Sanatçı; ancak bu minvalde bir yol izlerse sanatçıdır, Necip Fazıl’a göre… Ve sanatın insan aksülameli olan en seçkin kolu, bir cemiyeti cemiyet yapan ve cemiyetle varlığını ortaya koyup sürdüren, tiyatrodur.

Rönesans’tan bu yana madde planında erişilmezin hududuna tutunup insanı insana yabancılaştıran ve insanın ruhuyla bedeni arasındaki ezeli bağı maddenin dehhameleşmiş eliyle kopararak, hem ruha hem de bedene bu zehrin nasibinden tattırmış ve her ikisini de doğar doğmaz hastalıklı bir hayata ve acınası bir ölüme duçar kılmış bu tükeniş hafakanına karşı O’nu arayan bir sanat... O’nu arayan bir sanat içinde filizlenmiş tiyatro... Aynı ruh ile mayalanmış ve madde ile ruh arasında tam muvazene kurmuş cemiyet...

Cemiyet’in bu sahadaki gerekliliğini ve arz ettiği önemi es geçmeyen Üstad, “Tiyatro ve Tesiri” adlı konferansında:

-“Tiyatro’nun olması için mutlaka cemiyet hayatının olması lazımdır.
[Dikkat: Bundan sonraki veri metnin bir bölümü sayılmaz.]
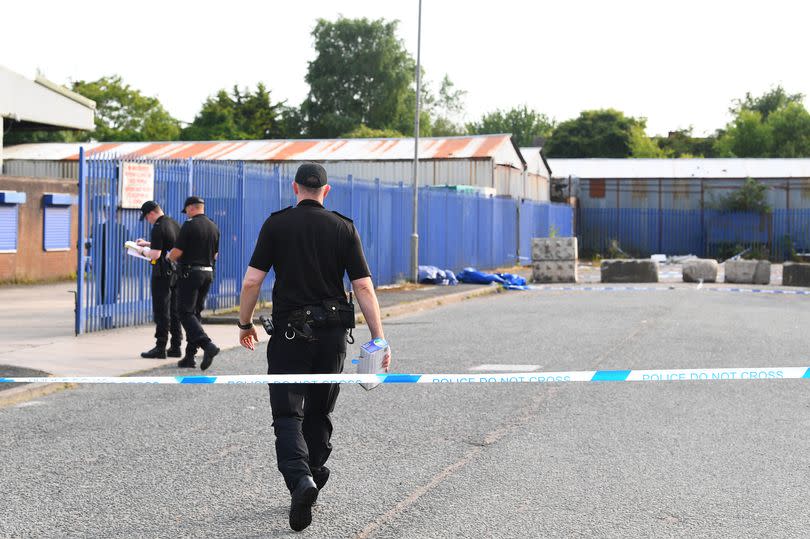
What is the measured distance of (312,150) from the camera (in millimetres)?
42844

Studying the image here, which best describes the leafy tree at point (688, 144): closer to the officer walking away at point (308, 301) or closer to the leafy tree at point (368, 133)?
the leafy tree at point (368, 133)

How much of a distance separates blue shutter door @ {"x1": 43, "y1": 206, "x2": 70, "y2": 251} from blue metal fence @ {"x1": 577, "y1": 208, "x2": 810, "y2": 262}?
2705cm

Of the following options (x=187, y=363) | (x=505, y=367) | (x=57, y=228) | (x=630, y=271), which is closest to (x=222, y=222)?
(x=187, y=363)

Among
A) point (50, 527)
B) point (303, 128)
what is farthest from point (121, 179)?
point (303, 128)

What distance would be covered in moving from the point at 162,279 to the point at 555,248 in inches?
717

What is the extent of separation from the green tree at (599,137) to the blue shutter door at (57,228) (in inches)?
2706

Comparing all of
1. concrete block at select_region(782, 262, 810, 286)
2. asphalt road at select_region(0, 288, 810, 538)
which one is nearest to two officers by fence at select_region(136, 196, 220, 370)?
asphalt road at select_region(0, 288, 810, 538)

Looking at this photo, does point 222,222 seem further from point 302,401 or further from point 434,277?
point 302,401

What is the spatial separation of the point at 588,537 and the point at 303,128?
269ft

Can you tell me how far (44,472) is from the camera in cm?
642

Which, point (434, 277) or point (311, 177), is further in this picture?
point (434, 277)

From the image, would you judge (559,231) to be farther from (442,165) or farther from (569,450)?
(569,450)

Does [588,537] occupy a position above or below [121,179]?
below

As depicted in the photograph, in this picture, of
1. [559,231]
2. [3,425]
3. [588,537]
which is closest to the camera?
[588,537]
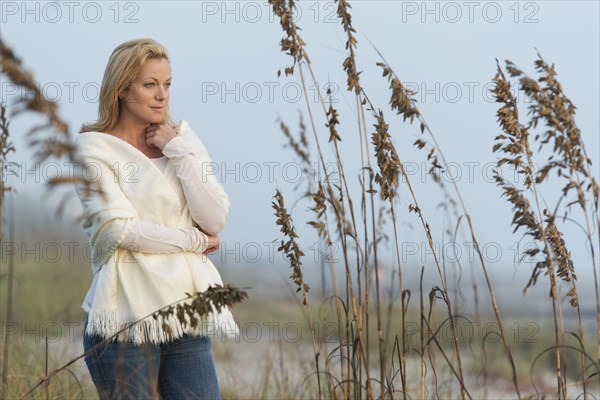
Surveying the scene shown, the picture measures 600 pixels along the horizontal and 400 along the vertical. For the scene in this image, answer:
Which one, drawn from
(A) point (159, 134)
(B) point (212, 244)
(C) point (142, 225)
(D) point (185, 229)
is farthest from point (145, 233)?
(A) point (159, 134)

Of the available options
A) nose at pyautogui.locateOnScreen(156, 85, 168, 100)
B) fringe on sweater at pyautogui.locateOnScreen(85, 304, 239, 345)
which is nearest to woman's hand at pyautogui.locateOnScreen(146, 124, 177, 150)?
nose at pyautogui.locateOnScreen(156, 85, 168, 100)

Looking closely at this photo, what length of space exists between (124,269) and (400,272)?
95 centimetres

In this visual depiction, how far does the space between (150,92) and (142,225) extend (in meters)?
0.50

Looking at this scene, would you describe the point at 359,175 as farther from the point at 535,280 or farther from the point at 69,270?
the point at 69,270

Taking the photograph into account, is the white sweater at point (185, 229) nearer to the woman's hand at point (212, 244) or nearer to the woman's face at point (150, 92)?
the woman's hand at point (212, 244)

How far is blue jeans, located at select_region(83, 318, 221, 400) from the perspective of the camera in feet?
9.35

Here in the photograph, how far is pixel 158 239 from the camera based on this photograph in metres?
2.88

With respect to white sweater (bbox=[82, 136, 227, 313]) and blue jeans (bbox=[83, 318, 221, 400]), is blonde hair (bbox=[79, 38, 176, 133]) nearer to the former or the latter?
white sweater (bbox=[82, 136, 227, 313])

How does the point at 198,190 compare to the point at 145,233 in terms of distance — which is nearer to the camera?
the point at 145,233

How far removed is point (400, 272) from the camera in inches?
105

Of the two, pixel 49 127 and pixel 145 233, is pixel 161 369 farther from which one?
pixel 49 127

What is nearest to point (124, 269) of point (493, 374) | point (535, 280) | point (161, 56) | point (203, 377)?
point (203, 377)

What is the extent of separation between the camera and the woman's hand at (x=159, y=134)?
10.1 ft

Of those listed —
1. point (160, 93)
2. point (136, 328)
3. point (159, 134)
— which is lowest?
point (136, 328)
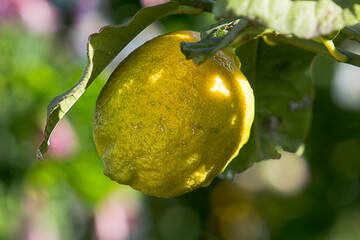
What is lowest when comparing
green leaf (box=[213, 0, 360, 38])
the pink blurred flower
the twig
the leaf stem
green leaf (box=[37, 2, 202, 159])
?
the pink blurred flower

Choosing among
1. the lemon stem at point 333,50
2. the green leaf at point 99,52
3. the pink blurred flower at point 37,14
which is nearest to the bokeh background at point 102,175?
the pink blurred flower at point 37,14

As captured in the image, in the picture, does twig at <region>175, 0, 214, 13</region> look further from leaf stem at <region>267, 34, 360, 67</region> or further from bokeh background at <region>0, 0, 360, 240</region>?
bokeh background at <region>0, 0, 360, 240</region>

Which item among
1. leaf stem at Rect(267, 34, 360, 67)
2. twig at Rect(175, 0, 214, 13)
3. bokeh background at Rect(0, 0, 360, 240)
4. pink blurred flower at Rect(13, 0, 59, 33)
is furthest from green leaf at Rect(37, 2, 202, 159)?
pink blurred flower at Rect(13, 0, 59, 33)

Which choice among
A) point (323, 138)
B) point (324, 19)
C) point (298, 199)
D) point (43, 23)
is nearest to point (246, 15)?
point (324, 19)

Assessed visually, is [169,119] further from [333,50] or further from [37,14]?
[37,14]

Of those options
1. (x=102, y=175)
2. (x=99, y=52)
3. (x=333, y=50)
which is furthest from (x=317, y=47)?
(x=102, y=175)

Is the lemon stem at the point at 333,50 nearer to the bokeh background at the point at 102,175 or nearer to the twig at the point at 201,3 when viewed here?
the twig at the point at 201,3

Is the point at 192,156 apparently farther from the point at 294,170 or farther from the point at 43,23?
the point at 294,170

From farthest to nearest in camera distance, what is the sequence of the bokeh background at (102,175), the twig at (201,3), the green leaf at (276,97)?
1. the bokeh background at (102,175)
2. the green leaf at (276,97)
3. the twig at (201,3)
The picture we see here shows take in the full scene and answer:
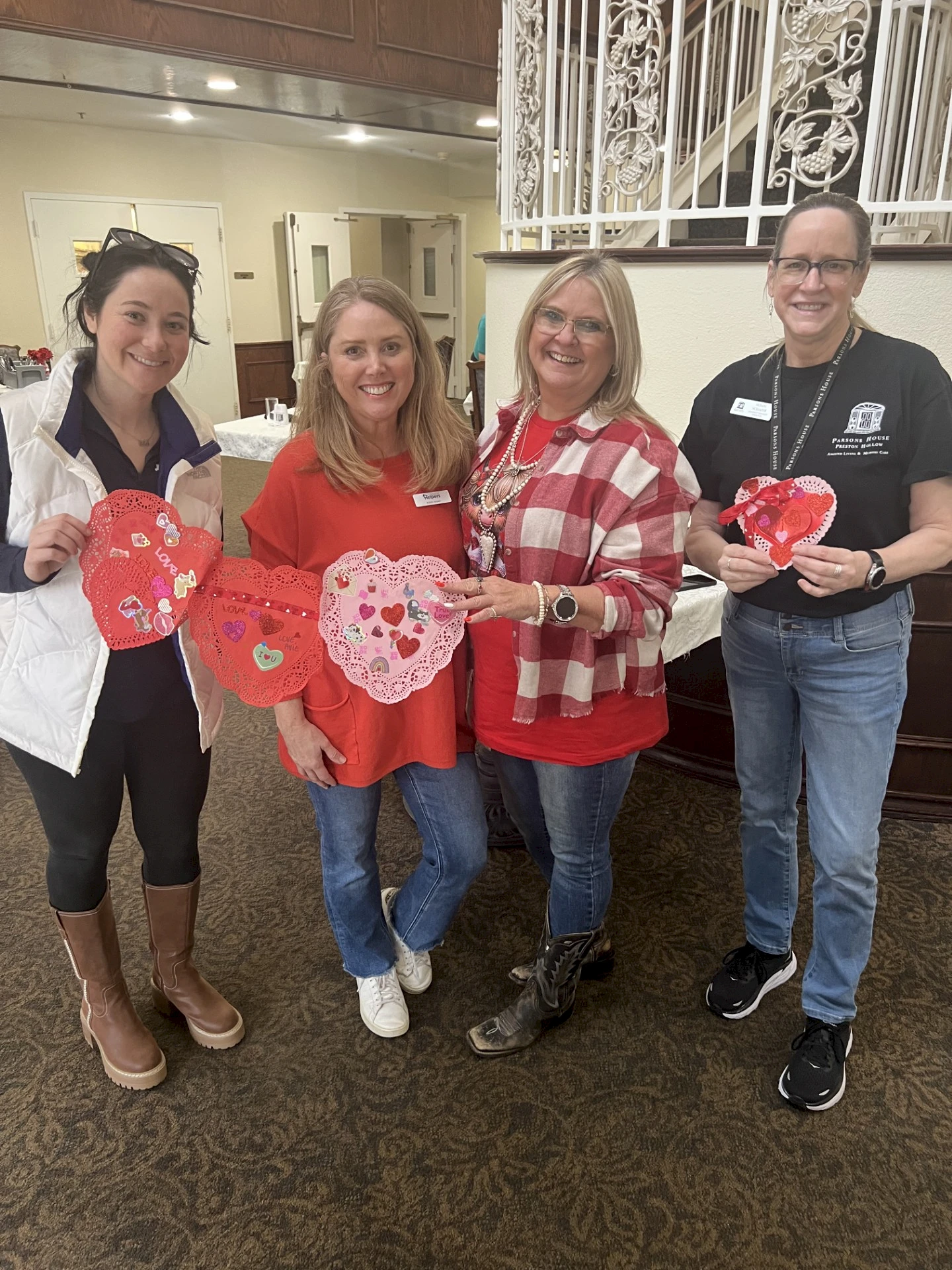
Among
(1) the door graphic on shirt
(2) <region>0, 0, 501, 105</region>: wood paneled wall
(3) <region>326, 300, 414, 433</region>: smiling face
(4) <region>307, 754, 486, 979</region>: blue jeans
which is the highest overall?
(2) <region>0, 0, 501, 105</region>: wood paneled wall

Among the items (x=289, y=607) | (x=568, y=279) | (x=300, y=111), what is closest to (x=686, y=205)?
(x=300, y=111)

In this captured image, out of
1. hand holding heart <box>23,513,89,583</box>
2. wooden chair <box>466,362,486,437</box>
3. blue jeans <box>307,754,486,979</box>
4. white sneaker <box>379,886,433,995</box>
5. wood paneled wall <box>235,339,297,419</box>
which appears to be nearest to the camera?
hand holding heart <box>23,513,89,583</box>

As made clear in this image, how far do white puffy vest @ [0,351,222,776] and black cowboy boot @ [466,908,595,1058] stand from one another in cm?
96

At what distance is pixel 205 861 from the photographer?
271cm

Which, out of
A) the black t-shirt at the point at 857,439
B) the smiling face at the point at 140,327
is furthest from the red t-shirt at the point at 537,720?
the smiling face at the point at 140,327

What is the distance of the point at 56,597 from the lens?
149 centimetres

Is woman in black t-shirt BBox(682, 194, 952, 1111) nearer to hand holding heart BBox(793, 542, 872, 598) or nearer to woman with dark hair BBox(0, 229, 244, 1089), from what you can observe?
hand holding heart BBox(793, 542, 872, 598)

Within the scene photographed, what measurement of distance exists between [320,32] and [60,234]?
15.5 feet

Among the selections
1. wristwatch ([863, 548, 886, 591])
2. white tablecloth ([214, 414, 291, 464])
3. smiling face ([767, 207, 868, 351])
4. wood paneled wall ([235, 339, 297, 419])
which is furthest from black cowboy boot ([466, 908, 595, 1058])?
wood paneled wall ([235, 339, 297, 419])

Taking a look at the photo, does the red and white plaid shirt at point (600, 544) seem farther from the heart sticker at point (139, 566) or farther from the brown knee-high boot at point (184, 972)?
the brown knee-high boot at point (184, 972)

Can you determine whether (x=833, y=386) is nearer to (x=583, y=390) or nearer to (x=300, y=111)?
(x=583, y=390)

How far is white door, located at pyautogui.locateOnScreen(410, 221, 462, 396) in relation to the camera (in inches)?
487

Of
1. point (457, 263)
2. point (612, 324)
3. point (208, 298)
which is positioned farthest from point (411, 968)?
point (457, 263)

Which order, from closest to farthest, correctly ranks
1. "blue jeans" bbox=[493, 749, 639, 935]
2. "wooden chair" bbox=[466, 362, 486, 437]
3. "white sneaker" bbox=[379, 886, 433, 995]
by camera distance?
1. "blue jeans" bbox=[493, 749, 639, 935]
2. "white sneaker" bbox=[379, 886, 433, 995]
3. "wooden chair" bbox=[466, 362, 486, 437]
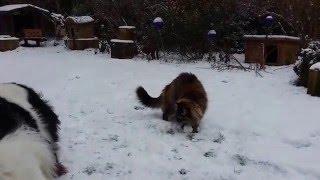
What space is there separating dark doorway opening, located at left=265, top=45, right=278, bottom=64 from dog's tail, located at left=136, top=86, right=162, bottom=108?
4668mm

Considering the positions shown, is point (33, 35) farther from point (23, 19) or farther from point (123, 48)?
point (123, 48)

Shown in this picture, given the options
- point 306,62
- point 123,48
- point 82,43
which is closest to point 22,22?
point 82,43

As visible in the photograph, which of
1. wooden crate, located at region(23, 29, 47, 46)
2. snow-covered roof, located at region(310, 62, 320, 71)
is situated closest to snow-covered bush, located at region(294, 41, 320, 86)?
snow-covered roof, located at region(310, 62, 320, 71)

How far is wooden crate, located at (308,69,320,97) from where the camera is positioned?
6012mm

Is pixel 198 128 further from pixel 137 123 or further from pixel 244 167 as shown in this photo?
pixel 244 167

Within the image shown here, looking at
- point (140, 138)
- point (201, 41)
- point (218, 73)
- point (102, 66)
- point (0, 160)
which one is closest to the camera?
point (0, 160)

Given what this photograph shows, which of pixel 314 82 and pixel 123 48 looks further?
pixel 123 48

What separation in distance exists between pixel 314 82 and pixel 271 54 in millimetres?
3366

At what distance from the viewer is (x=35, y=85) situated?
7.24 m

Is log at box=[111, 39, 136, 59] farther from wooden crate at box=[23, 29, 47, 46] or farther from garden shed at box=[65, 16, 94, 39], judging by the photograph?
wooden crate at box=[23, 29, 47, 46]

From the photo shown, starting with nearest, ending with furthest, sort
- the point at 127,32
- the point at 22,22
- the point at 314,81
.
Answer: the point at 314,81
the point at 127,32
the point at 22,22

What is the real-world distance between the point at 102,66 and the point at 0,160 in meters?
6.72

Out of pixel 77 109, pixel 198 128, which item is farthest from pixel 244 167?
pixel 77 109

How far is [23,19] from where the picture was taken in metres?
14.7
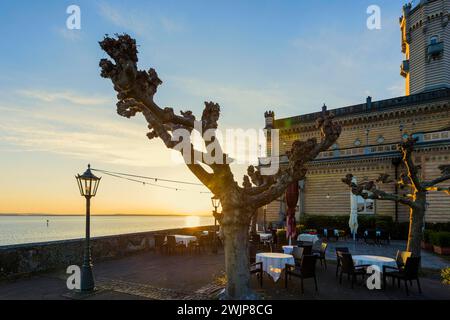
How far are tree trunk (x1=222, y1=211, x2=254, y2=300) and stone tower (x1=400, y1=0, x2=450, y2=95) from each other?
3432 cm

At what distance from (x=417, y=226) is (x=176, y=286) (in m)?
10.3

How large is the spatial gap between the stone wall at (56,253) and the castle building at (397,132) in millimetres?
17773

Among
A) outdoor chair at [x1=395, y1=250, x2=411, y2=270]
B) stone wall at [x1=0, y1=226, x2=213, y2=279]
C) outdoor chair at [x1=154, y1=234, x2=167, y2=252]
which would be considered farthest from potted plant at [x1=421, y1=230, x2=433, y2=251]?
stone wall at [x1=0, y1=226, x2=213, y2=279]

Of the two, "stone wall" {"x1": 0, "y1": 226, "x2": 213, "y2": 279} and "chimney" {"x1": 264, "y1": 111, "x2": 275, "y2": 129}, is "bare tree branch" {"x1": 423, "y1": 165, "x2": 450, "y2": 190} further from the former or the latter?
"chimney" {"x1": 264, "y1": 111, "x2": 275, "y2": 129}

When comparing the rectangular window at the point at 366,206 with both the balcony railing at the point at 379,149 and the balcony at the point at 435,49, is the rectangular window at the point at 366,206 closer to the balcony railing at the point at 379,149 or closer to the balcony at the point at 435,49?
the balcony railing at the point at 379,149

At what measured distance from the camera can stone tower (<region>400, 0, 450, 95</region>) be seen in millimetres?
31875

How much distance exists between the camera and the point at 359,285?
10086 mm

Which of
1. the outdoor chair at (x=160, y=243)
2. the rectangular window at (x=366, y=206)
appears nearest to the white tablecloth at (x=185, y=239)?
the outdoor chair at (x=160, y=243)

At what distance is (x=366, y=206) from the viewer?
29.5 meters

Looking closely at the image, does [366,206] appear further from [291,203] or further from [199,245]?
[199,245]

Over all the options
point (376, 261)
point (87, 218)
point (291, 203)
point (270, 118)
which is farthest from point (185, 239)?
point (270, 118)

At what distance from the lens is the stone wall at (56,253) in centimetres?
1048
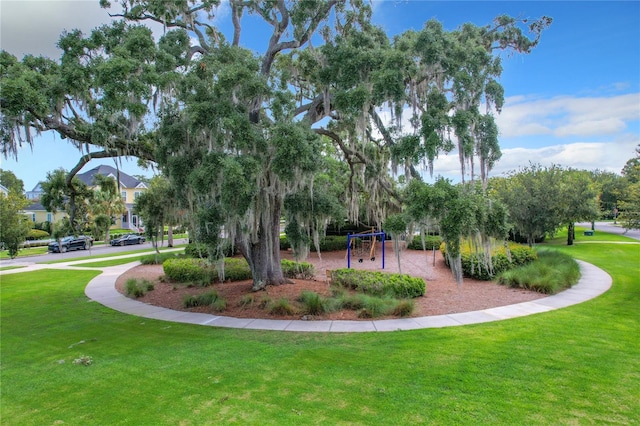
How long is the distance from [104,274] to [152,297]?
24.7 ft

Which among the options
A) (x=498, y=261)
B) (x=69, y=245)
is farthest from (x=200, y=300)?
(x=69, y=245)

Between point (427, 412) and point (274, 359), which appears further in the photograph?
point (274, 359)

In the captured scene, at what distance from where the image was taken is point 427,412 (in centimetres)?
448

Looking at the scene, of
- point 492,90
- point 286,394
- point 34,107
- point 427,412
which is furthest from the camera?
point 492,90

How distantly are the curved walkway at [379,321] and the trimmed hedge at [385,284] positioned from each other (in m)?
2.18

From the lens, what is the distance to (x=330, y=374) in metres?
5.66

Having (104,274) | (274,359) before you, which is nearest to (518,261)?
(274,359)

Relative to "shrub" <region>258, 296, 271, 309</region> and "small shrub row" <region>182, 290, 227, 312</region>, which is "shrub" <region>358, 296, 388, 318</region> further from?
"small shrub row" <region>182, 290, 227, 312</region>

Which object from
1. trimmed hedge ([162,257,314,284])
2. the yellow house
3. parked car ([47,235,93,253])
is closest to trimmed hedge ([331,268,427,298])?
trimmed hedge ([162,257,314,284])

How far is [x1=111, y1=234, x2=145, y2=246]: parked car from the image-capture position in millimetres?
36969

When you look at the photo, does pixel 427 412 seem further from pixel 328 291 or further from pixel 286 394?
pixel 328 291

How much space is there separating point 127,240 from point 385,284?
112 ft

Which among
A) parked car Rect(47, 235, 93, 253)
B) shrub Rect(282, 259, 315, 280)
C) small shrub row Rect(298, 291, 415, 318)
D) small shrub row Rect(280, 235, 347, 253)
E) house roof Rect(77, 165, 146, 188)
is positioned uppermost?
house roof Rect(77, 165, 146, 188)

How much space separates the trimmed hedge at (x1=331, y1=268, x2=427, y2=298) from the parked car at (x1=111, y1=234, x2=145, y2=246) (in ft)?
106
Cemiyet hayatı olmadan fert, şiirde, romanda, fikirde kendi büyük ferdiyetini yaşatabilir; fakat cemiyette onunla eş ve onun mânâlarını yaşayan fertlerden topluluklar olmazsa, cemiyet hayatı olmazsa, hayattan nasıl bir model gösterilir, sihirli çerçevede!..”

Diyecek ve:

-“...tiyatrosu olan memleket muhakkak çok kuvvetlidir...” nutkunu da kalplere işleyecektir.

Tiyatro bu bağlamda, lügatimizde cemiyetle eş değerdir. Cemiyetimize kelimelerle vücut ararken cemiyetimizden bir eser ile bunu hayat damarlarımıza zerk etmek, dünümüz ve yarınımız arasında gerilmiş bir iplik gibi duran bugünümüzü anlamlandırmamız ve mânâ içinde mânâ biriktirerek hazineleştirdiğimiz ruhumuzu, düğüm düğüm muammalardan, zerre zerre hakikatlere tebdil etmek açısından zannımızca isabetli olacaktır.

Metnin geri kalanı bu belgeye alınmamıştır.